Splendeur des Lettres, Splendeur de l’Être
Rivka Crémisi
Éditions Gangles, 2016
Langue française
Avis de Jenny
L’approche de l’auteure est particulièrement intelligente, car elle nous invite à regarder la langue hébraïque autrement. Sa recherche crée des liens qui, au premier abord, peuvent sembler surprenants, mais qui ouvrent justement de nouvelles pistes de réflexion sur les mots, leurs lettres et les différents niveaux de sens qu’ils peuvent contenir. Elle ne se limite pas à donner une traduction ou une définition : elle cherche à faire résonner le mot dans un ensemble plus vaste, en mettant en relation sa forme, son sens, le texte biblique et l’expérience humaine.

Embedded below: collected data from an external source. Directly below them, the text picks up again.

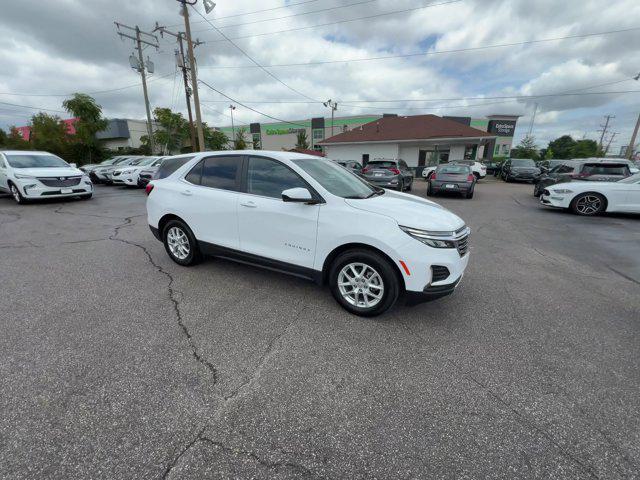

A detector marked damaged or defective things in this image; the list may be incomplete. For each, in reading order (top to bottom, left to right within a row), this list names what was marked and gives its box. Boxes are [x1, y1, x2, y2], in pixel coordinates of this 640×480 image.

pavement crack [109, 216, 219, 380]
cracked pavement [0, 181, 636, 480]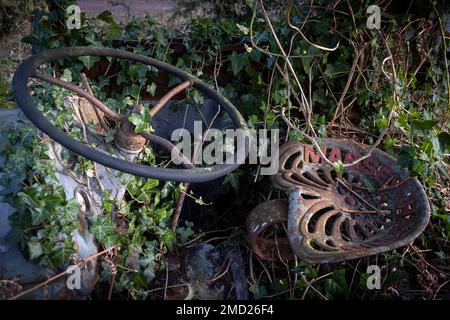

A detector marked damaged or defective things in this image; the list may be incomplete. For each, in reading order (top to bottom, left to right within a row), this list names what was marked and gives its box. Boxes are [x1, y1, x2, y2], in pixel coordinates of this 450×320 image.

rusted metal surface [246, 199, 296, 262]
rusted metal surface [268, 139, 430, 262]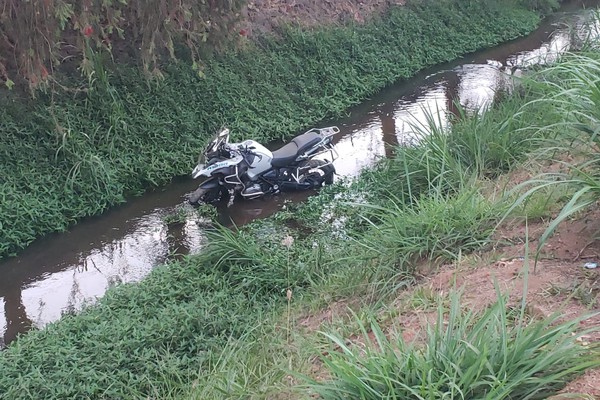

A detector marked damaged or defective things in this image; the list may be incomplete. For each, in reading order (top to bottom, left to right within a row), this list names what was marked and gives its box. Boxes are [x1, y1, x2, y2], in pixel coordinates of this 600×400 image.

crashed motorcycle [188, 126, 338, 205]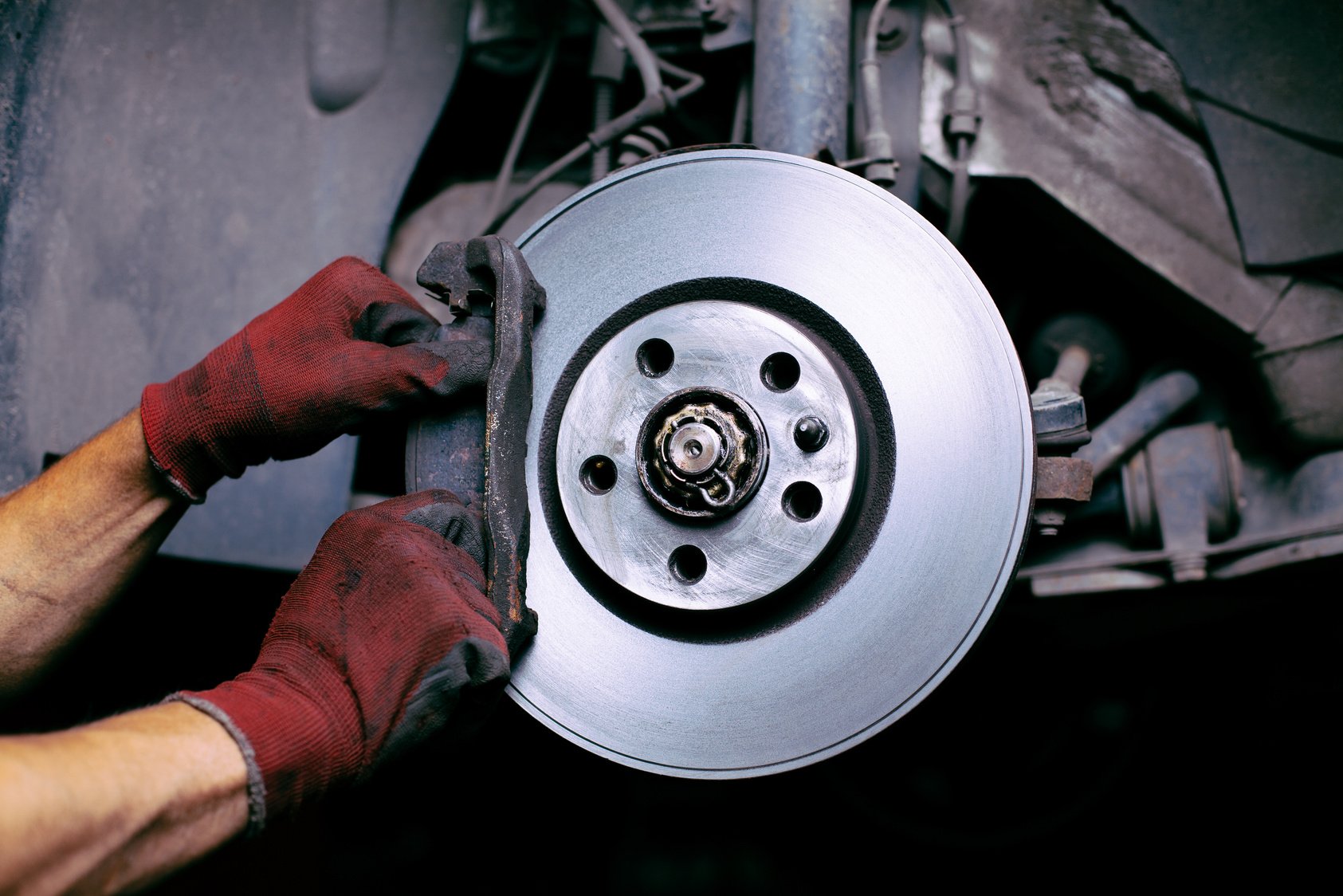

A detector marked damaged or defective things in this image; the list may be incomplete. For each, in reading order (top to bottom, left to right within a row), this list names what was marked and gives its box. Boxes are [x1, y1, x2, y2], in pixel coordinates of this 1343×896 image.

rusty component [421, 236, 545, 641]
rusty component [1039, 456, 1090, 497]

Cette façon de travailler donne à la langue hébraïque une profondeur nouvelle et nous pousse à nous questionner sur ce que nous croyons comprendre lorsque nous lisons un mot.
Le livre est très riche en information et en références, aussi bien bibliques que philosophiques et kabbalistiques. L’auteure s’appuie notamment sur des figures importantes comme Maïmonide, Moshe Idel ou Abraham Aboulafia, ce qui donne à sa recherche une profondeur et un ancrage dans l’histoire de la pensée juive.
Ce qui m’a particulièrement intéressée dans la démarche de l’auteure, c’est la manière dont elle fait progressivement apparaître un lien entre la parole, le corps et la création. Le corps devient lui-même un espace de lecture, tandis que la langue semble participer à quelque chose de plus grand que la simple communication. Cette recherche amène à se demander si les mots ne portent pas aussi une dimension corporelle et symbolique, et si le langage ne pourrait pas être envisagé comme un point de rencontre entre l’être humain et le processus de création.
L’auteure propose ainsi une réflexion qui dépasse largement l’étude des lettres hébraïques : elle nous invite à considérer le rapport entre le corps et les mots (maux).